* Collection entries:
++++++++++++++++++++
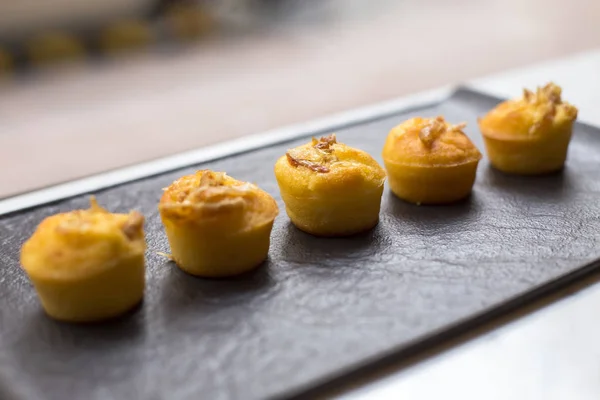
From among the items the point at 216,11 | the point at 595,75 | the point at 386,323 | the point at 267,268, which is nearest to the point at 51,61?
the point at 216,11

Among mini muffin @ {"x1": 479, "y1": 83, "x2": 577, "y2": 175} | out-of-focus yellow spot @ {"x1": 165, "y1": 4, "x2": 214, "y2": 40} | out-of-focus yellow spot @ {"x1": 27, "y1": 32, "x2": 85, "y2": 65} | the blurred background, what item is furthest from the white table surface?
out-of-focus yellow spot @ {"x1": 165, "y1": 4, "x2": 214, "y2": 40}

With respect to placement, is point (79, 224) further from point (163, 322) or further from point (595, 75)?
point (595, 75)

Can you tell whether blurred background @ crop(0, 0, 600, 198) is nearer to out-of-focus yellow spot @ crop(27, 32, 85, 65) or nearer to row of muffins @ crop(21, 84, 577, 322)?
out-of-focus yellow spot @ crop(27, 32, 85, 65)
++++++++++++++++++++
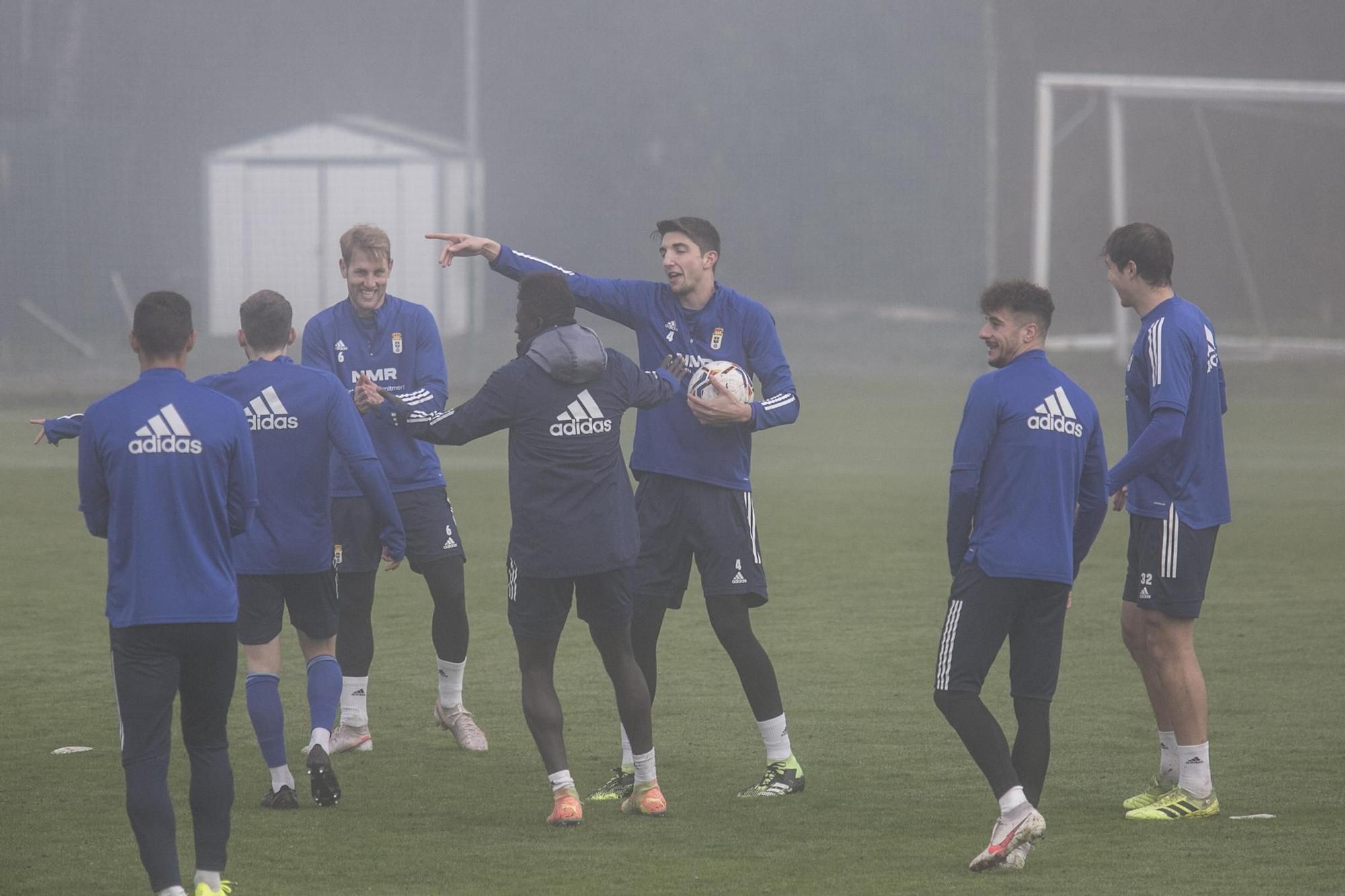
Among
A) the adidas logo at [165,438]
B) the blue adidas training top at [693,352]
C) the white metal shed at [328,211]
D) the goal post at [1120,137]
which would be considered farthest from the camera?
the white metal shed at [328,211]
++++++++++++++++++++
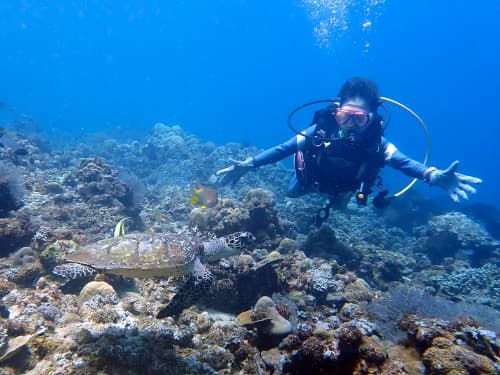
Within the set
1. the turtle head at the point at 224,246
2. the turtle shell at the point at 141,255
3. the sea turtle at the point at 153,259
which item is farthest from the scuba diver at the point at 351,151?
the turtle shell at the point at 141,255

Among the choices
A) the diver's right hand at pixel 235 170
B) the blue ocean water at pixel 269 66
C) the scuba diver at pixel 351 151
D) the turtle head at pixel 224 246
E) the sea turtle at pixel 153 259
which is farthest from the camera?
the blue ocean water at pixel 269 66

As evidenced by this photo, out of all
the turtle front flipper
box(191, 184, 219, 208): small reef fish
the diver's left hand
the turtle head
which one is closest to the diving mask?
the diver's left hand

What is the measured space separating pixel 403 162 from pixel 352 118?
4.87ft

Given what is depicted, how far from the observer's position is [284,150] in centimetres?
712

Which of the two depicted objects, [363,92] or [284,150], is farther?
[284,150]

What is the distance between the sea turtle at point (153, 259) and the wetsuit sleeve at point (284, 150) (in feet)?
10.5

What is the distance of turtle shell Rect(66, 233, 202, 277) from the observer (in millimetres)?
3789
++++++++++++++++++++
* Exercise details:
Report each line of the data above that contains the string "background", copying every such line in full.

* Full solution:
Among mini muffin @ {"x1": 479, "y1": 83, "x2": 577, "y2": 175} | out-of-focus yellow spot @ {"x1": 165, "y1": 4, "x2": 214, "y2": 40} | out-of-focus yellow spot @ {"x1": 27, "y1": 32, "x2": 85, "y2": 65} | the blurred background, what item is furthest from the white table surface?
Can you tell whether blurred background @ crop(0, 0, 600, 198) is nearer to out-of-focus yellow spot @ crop(27, 32, 85, 65) or nearer to row of muffins @ crop(21, 84, 577, 322)?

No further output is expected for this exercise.